───── SUPPLIED MATERIAL

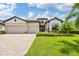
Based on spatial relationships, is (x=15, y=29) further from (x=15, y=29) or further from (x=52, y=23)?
(x=52, y=23)

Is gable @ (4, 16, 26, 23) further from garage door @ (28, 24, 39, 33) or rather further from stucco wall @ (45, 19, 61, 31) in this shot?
stucco wall @ (45, 19, 61, 31)

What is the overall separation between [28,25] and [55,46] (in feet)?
1.39

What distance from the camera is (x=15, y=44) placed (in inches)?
135

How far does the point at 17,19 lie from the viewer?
343 cm

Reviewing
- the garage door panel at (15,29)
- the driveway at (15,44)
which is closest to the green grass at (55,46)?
the driveway at (15,44)

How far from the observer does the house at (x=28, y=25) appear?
344 centimetres

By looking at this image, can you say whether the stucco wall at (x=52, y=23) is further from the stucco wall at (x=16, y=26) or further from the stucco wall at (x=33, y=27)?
the stucco wall at (x=16, y=26)

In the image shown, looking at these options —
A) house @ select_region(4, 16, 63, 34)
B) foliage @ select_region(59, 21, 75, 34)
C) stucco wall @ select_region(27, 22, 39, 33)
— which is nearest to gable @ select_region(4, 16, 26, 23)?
house @ select_region(4, 16, 63, 34)

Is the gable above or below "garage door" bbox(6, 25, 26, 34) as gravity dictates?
above

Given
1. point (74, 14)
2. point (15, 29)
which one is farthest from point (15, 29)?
point (74, 14)

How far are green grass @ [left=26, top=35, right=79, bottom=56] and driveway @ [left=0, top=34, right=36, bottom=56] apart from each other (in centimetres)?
7

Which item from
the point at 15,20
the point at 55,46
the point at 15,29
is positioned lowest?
the point at 55,46

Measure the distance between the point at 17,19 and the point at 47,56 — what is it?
57 cm

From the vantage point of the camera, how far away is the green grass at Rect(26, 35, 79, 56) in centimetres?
337
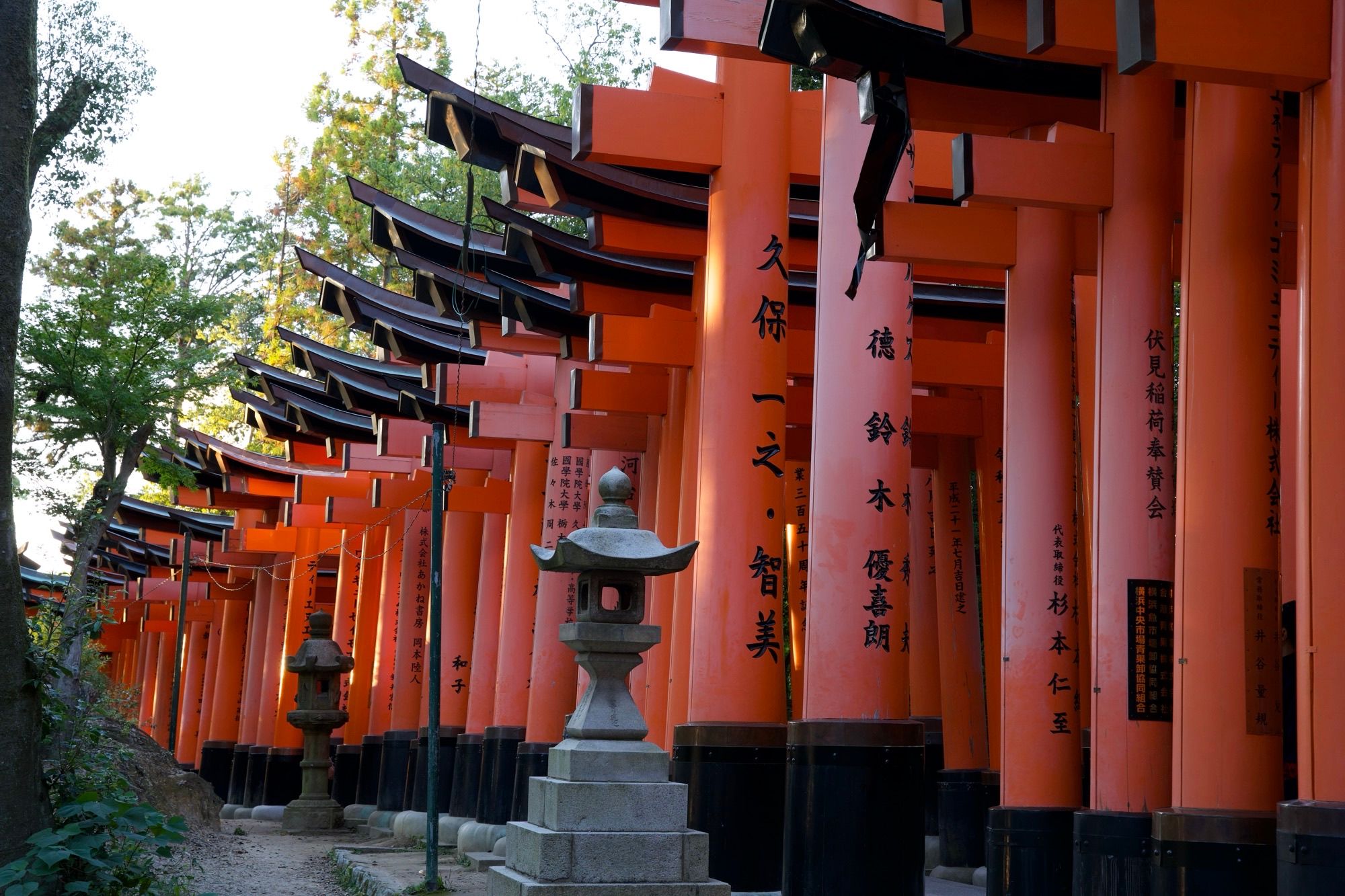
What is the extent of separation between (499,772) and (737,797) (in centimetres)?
695

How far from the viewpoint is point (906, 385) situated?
993cm

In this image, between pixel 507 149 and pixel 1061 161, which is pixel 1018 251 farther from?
pixel 507 149

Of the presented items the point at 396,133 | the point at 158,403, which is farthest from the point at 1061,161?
the point at 396,133

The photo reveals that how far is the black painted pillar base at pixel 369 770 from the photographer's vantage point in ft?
77.1

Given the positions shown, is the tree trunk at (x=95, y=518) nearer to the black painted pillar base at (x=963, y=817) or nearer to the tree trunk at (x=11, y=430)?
the tree trunk at (x=11, y=430)

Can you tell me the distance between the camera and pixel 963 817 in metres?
14.0

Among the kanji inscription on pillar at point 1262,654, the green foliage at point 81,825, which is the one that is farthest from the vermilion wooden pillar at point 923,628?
the kanji inscription on pillar at point 1262,654

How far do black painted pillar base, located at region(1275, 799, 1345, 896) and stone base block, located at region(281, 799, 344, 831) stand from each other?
758 inches

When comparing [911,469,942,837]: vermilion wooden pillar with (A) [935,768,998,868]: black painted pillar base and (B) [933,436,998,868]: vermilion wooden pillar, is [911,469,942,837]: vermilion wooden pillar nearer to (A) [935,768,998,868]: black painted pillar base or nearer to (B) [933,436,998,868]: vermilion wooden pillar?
(B) [933,436,998,868]: vermilion wooden pillar

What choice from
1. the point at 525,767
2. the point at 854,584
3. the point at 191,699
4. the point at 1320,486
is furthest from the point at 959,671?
the point at 191,699

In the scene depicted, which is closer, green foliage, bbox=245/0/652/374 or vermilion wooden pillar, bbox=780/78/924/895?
vermilion wooden pillar, bbox=780/78/924/895

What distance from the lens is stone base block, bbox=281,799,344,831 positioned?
75.6 feet

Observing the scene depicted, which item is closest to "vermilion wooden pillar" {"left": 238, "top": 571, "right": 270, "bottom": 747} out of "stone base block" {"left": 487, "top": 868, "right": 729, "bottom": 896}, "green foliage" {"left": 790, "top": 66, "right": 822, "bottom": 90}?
"green foliage" {"left": 790, "top": 66, "right": 822, "bottom": 90}

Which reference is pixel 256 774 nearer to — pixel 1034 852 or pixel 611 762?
pixel 611 762
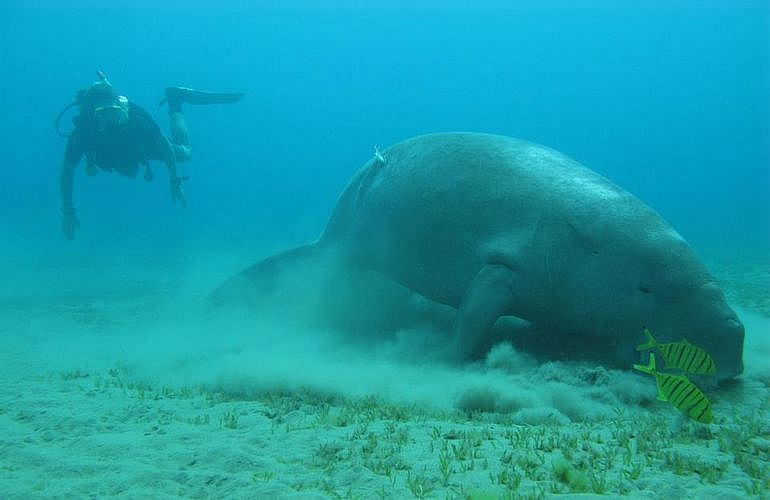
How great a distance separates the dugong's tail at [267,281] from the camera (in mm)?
9039

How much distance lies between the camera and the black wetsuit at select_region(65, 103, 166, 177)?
46.5 feet

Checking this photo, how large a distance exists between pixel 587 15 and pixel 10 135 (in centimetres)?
17752

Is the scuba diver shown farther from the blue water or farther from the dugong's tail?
the blue water

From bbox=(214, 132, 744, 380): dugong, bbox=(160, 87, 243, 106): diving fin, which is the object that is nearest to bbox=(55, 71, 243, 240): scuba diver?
bbox=(160, 87, 243, 106): diving fin

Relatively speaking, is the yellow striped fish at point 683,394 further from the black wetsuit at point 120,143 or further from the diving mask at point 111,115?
the black wetsuit at point 120,143

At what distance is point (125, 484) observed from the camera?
298cm

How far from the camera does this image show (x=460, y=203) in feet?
20.6

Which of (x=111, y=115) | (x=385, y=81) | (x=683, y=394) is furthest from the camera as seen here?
(x=385, y=81)

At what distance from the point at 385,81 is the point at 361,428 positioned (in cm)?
17147

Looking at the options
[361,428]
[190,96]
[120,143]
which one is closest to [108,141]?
[120,143]

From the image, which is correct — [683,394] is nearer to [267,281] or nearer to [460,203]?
[460,203]

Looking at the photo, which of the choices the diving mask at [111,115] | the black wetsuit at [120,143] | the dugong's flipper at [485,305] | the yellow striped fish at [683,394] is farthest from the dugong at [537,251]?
the black wetsuit at [120,143]

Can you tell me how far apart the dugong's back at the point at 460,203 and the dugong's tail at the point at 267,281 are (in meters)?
1.36

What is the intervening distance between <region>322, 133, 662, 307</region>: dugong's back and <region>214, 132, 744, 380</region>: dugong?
0.05ft
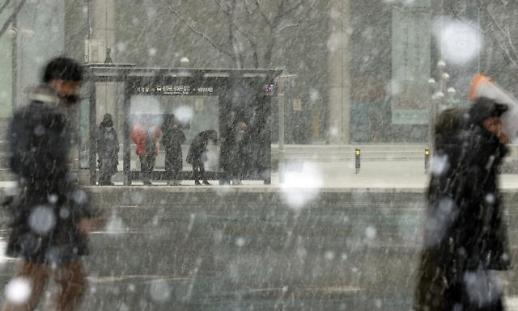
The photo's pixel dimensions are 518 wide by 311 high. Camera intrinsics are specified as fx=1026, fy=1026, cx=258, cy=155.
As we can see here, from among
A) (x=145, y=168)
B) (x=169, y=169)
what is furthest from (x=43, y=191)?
(x=169, y=169)

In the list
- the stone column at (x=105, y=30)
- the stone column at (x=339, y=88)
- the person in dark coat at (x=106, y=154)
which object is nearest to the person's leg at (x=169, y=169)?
the person in dark coat at (x=106, y=154)

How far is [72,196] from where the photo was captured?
219 inches

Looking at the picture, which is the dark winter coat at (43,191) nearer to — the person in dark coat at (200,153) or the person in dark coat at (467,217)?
the person in dark coat at (467,217)

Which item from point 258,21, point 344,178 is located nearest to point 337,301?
point 344,178

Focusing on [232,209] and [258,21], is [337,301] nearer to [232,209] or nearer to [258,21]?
[232,209]

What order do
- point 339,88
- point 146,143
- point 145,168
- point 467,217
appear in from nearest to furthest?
point 467,217 → point 146,143 → point 145,168 → point 339,88

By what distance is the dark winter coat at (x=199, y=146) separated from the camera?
25.0 meters

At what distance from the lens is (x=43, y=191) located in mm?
5531

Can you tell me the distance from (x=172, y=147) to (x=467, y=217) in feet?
66.1

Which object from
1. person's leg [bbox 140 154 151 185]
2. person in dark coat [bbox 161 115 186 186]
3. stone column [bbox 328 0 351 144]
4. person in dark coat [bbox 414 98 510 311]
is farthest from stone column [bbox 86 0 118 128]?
person in dark coat [bbox 414 98 510 311]

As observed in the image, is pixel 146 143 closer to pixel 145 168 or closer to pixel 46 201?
pixel 145 168

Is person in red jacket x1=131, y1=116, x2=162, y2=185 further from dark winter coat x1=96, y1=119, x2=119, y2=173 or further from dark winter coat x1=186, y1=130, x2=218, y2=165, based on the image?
dark winter coat x1=186, y1=130, x2=218, y2=165

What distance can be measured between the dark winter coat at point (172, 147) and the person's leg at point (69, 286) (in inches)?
772

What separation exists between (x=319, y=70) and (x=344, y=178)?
83.1ft
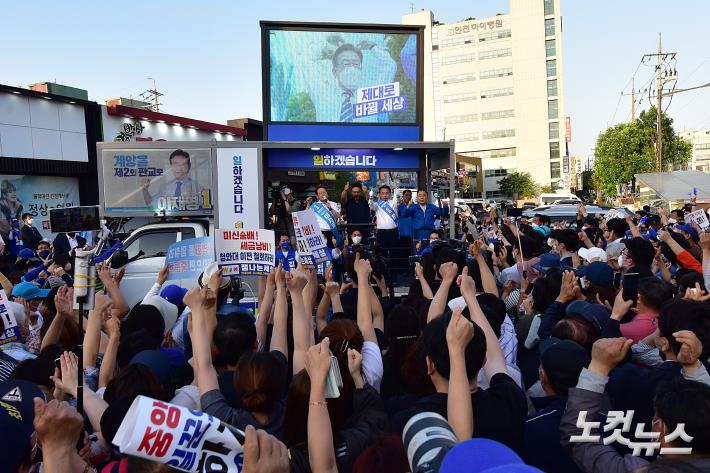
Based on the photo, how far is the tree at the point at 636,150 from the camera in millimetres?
49500

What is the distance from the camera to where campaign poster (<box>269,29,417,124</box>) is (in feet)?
37.2

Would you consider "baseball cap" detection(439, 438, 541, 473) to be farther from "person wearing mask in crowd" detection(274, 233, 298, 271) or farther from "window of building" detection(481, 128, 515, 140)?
"window of building" detection(481, 128, 515, 140)

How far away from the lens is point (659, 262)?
6.95 metres

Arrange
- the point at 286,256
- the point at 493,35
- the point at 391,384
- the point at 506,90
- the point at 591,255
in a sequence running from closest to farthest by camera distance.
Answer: the point at 391,384
the point at 591,255
the point at 286,256
the point at 506,90
the point at 493,35

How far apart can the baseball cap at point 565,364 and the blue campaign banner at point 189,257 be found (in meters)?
4.09

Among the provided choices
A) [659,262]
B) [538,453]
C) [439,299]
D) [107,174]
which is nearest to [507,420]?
[538,453]

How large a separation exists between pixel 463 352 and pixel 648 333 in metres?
2.28

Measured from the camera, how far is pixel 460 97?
3962 inches

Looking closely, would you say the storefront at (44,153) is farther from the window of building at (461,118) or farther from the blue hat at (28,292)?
the window of building at (461,118)

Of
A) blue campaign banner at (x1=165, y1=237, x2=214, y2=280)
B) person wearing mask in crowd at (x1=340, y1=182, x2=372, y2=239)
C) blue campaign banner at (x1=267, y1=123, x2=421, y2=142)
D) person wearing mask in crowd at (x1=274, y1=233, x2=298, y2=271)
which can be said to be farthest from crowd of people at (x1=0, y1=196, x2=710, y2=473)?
blue campaign banner at (x1=267, y1=123, x2=421, y2=142)

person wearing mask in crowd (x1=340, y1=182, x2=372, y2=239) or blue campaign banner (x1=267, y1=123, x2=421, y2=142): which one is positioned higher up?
blue campaign banner (x1=267, y1=123, x2=421, y2=142)

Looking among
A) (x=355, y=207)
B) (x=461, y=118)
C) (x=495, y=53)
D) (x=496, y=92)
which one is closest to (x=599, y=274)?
(x=355, y=207)

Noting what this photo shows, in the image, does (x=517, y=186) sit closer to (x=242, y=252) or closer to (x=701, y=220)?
(x=701, y=220)

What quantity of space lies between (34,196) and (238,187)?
49.8 ft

──────────

Can you return, verbatim, the lines of the records above, beginning at the line that contains "Measured from the" and continuing through the end of the records?

▶ **CORRECT RESPONSE**
Measured from the camera, how far is pixel 460 97?
3962 inches

Looking closely, would you say the storefront at (44,153) is farther from the window of building at (461,118) or farther from the blue hat at (28,292)?
the window of building at (461,118)

Of
A) blue campaign banner at (x1=165, y1=237, x2=214, y2=280)
B) person wearing mask in crowd at (x1=340, y1=182, x2=372, y2=239)
C) blue campaign banner at (x1=267, y1=123, x2=421, y2=142)
D) person wearing mask in crowd at (x1=274, y1=233, x2=298, y2=271)
which can be said to be farthest from crowd of people at (x1=0, y1=196, x2=710, y2=473)?
blue campaign banner at (x1=267, y1=123, x2=421, y2=142)

person wearing mask in crowd (x1=340, y1=182, x2=372, y2=239) or blue campaign banner (x1=267, y1=123, x2=421, y2=142): which one is positioned higher up?
blue campaign banner (x1=267, y1=123, x2=421, y2=142)

Looking among
A) (x=355, y=207)
B) (x=461, y=118)
C) (x=495, y=53)
D) (x=496, y=92)
which one is closest to (x=599, y=274)?
(x=355, y=207)

Noting what this photo shows, in the image, does (x=517, y=186) sit closer to (x=242, y=252) or closer to (x=701, y=220)?
(x=701, y=220)

What quantity of space lies between (34,196) and (238,187)?
49.8 ft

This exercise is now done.